As expected, and in good agreement with several previous reports, mechanical ventilation was also significantly associated with the risk of pneumonia in our cohort in both treatment groups [23,24]. Against the background of this increased risk, there is an ongoing discussion as to whether ET should be performed under conscious sedation or general anesthesia [24]. However, our data should be interpreted with caution, since mechanical ventilation was only applied in severely affected patients, thus likely reflecting a selection bias.

In the past few years, several clinical risk scores for predicting SAP in broader stroke populations have been developed [25]. The majority of these predictive risk models were based on routinely available variables and commonly included age, atrial fibrillation, dysphagia, stroke severity as determined by the NIHSS and sex. It is noteworthy that NIHSS and atrial fibrillation were not significantly associated with SAP in the multivariate analyses in our study. This finding is likely attributable to the fact that our stroke patients with large vessel occlusions were more severely affected and more often had a cardio-embolic stroke due to atrial fibrillation than the patients entered in the aforementioned risk models.

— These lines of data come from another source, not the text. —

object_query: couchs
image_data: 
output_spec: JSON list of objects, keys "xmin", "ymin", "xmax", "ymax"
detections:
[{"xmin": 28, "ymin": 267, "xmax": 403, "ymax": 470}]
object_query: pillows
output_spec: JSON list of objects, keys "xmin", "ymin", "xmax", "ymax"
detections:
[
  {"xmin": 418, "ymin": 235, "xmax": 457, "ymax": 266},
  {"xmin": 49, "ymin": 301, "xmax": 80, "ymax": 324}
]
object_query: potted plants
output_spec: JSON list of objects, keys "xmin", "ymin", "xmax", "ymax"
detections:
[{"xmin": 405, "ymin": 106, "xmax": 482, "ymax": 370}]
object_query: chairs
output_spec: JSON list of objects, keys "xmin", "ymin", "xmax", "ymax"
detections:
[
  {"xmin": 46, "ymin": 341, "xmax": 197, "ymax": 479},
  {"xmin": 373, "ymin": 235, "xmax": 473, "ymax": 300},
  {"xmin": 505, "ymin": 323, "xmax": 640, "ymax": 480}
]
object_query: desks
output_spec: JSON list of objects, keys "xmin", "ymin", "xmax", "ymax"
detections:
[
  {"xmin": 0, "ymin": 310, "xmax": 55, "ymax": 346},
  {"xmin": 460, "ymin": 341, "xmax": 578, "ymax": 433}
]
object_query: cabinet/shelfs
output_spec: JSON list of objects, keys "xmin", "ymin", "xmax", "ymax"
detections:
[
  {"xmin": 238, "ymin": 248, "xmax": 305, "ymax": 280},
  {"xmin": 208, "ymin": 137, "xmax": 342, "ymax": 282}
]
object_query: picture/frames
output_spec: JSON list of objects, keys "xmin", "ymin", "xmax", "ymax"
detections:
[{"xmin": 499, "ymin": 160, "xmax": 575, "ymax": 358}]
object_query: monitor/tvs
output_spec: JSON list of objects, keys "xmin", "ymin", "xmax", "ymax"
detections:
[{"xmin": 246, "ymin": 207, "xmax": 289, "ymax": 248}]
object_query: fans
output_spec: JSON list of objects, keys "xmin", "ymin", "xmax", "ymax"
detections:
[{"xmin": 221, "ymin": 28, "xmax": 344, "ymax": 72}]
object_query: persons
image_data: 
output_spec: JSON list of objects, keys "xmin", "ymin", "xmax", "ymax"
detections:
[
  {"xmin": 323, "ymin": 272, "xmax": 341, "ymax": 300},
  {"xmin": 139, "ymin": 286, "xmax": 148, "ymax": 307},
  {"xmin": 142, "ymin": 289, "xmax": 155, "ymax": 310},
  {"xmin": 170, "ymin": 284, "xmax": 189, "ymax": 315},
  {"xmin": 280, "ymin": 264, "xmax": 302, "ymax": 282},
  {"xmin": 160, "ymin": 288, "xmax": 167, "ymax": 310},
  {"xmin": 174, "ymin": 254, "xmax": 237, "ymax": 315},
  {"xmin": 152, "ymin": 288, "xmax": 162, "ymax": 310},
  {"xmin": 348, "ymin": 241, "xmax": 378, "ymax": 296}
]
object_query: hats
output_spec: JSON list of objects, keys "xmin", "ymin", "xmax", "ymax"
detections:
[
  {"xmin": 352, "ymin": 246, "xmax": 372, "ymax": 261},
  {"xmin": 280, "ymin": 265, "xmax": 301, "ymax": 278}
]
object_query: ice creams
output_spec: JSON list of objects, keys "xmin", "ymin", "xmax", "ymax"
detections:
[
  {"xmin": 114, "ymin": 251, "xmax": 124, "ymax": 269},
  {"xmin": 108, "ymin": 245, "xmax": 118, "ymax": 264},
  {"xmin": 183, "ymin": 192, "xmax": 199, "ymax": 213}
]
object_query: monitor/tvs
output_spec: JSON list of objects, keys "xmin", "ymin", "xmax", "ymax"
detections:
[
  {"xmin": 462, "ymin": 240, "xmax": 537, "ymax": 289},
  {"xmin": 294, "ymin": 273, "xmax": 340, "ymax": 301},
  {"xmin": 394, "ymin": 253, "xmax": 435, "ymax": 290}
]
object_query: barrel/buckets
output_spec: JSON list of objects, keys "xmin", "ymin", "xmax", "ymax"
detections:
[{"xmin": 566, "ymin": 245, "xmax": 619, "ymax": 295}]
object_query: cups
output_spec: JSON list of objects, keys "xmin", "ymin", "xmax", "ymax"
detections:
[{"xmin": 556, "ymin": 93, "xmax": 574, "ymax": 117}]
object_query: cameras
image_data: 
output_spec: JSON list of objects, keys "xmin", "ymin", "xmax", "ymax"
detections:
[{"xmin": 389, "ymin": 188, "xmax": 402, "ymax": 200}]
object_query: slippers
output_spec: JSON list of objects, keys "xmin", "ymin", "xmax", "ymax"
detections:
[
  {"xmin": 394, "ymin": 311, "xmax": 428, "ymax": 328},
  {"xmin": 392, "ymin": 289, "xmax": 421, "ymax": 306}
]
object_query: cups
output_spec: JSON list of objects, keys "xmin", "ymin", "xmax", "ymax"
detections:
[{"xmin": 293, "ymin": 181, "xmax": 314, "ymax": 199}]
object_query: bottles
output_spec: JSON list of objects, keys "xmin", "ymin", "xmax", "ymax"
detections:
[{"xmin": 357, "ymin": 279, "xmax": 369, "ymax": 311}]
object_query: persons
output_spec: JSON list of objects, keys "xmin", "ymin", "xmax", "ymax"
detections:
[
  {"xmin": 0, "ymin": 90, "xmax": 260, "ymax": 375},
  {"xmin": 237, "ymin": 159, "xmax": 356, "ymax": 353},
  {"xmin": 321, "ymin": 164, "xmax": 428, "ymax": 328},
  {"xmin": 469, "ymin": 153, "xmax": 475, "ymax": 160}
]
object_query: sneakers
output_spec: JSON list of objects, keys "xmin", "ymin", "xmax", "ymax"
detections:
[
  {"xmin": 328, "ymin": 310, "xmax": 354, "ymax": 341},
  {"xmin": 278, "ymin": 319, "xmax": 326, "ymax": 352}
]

The major strengths of our study include the large dataset and the use of uniform treatment algorithms. However, the present report also has limitations. The data were obtained retrospectively in a single academic center, and the impact of ET or IVT on SAP was determined in a nonrandomized fashion. Hence, the study method holds all drawbacks of observational design and limits the generalizability of our results. Several important risk factors for SAP were not considered in our analyses including details on nasogastric tube interventions, laboratory markers and the use of certain medications, which have been linked to the presence or absence of SAP [26,27,28]. Furthermore, dysphagia was only dichotomized as either absent or present, thus using a rather broad classification scheme of this important risk factor for SAP. In addition, we did not consider the time of onset and timecourse of pneumonia, which play a crucial role in the interpretation of stroke and pneumonia with respect to causality, especially in mechanically ventilated patients and those with signs of pneumonia already at the time of admission. Although we studied a rather large patient population and found comparable SAP rates after ET or IVT, we might have missed a significant difference between both groups. Using our data, however, more than 9000 patients in each treatment group would be needed to detect a potential significant difference, making a Type II error unlikely. Finally, we used mRS at the time of discharge to assess clinical outcome instead of the widely accepted 3 months.

5. Conclusions

In patients with acute large vessel occlusions, the overall frequency of SAP is high in everyday clinical practice and comparable between ET and IVT. Regardless of treatment modality, SAP is significantly associated with mortality and an overall poor clinical outcome. Thus, there is an ongoing need to reduce the rates of SAP in this patient population, for which the risk factors found in this study could become useful.